• DIRECTIONS FOR THIS TASK: Could you repeat the data from the line containing "If you look at" through the end of the data, inclusive, switching "nearest" to "closest" and leaving everything else unchanged?

• RECORDS SUPPLIED:
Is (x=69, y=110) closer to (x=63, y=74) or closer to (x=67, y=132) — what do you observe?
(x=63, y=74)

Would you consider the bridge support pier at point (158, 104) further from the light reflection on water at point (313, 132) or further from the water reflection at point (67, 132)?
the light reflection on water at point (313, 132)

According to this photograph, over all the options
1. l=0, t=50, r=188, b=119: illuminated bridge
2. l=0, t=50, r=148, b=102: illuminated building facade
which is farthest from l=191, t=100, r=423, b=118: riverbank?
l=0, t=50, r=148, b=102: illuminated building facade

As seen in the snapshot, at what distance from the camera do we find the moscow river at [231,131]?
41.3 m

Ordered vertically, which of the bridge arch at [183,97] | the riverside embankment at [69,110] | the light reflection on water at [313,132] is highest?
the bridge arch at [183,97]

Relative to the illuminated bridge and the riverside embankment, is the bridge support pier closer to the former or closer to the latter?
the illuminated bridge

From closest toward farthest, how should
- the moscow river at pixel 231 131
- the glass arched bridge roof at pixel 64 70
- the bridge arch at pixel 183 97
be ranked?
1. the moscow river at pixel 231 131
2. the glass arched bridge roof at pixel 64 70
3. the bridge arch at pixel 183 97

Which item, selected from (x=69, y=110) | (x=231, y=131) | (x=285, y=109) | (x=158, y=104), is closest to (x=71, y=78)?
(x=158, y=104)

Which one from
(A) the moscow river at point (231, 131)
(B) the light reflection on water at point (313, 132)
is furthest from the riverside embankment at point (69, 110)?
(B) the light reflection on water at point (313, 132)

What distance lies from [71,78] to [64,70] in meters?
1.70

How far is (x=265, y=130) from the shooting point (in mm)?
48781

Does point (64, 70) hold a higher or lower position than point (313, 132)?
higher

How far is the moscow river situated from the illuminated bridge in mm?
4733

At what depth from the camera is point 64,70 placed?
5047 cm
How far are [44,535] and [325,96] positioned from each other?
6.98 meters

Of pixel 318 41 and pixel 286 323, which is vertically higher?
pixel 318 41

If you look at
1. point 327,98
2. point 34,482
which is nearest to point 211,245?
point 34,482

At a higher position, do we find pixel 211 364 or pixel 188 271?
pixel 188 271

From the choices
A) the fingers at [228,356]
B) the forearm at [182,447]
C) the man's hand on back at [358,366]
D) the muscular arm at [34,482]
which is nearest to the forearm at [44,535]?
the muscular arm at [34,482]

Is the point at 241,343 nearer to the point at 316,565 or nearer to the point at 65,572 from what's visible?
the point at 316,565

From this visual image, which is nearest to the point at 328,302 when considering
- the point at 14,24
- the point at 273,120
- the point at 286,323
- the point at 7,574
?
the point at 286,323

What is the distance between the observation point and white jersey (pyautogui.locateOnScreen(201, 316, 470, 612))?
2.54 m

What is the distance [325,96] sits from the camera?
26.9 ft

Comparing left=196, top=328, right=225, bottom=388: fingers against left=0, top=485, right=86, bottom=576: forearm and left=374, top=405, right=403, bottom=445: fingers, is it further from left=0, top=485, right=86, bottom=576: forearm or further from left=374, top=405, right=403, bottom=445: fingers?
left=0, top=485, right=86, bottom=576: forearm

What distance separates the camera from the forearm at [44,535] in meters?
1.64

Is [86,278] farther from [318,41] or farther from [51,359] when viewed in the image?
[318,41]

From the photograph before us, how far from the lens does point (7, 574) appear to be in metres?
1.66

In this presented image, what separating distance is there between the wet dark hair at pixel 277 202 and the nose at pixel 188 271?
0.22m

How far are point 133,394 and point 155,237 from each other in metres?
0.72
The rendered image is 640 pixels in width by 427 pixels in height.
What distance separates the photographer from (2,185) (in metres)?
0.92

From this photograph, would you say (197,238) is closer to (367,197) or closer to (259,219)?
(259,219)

• THE REPLY:
If you look at
1. point 327,98
2. point 34,482
which is closest to point 211,245?
point 34,482

At a higher position, do we find pixel 211 364 or pixel 188 271?
pixel 188 271

From the choices
A) the fingers at [228,356]
B) the forearm at [182,447]
C) the man's hand on back at [358,366]
D) the muscular arm at [34,482]
which is closest to the forearm at [44,535]?
the muscular arm at [34,482]

Is the point at 241,343 nearer to the point at 316,565 or nearer to the point at 65,572 from what's visible?
the point at 316,565

From this visual image, which is closest to the point at 328,302 when considering
- the point at 14,24
- the point at 273,120
- the point at 286,323
- the point at 7,574
?
the point at 286,323

What is the distance between the observation point and white jersey (pyautogui.locateOnScreen(201, 316, 470, 612))?
2.54 m

What is the distance [325,96] sits from the camera?
26.9 ft

Comparing left=196, top=328, right=225, bottom=388: fingers against left=0, top=485, right=86, bottom=576: forearm and left=374, top=405, right=403, bottom=445: fingers, is it further from left=0, top=485, right=86, bottom=576: forearm or further from left=374, top=405, right=403, bottom=445: fingers?
left=0, top=485, right=86, bottom=576: forearm

What distance separates the camera from the forearm at [44,535] in meters?
1.64

Is [86,278] farther from [318,41] or farther from [51,359] when viewed in the image?
[318,41]

From the photograph before us, how far from the lens does point (7, 574) appear to be in metres?
1.66

In this presented image, what separating distance is there between the wet dark hair at pixel 277 202 and the nose at pixel 188 271?
0.22m

How far are point 133,394 and point 155,237 from each other in metres?
0.72
The rendered image is 640 pixels in width by 427 pixels in height.
What distance separates the photographer from (2,185) (in metres)?
0.92

From this photograph, would you say (197,238) is closer to (367,197) or closer to (259,219)?
(259,219)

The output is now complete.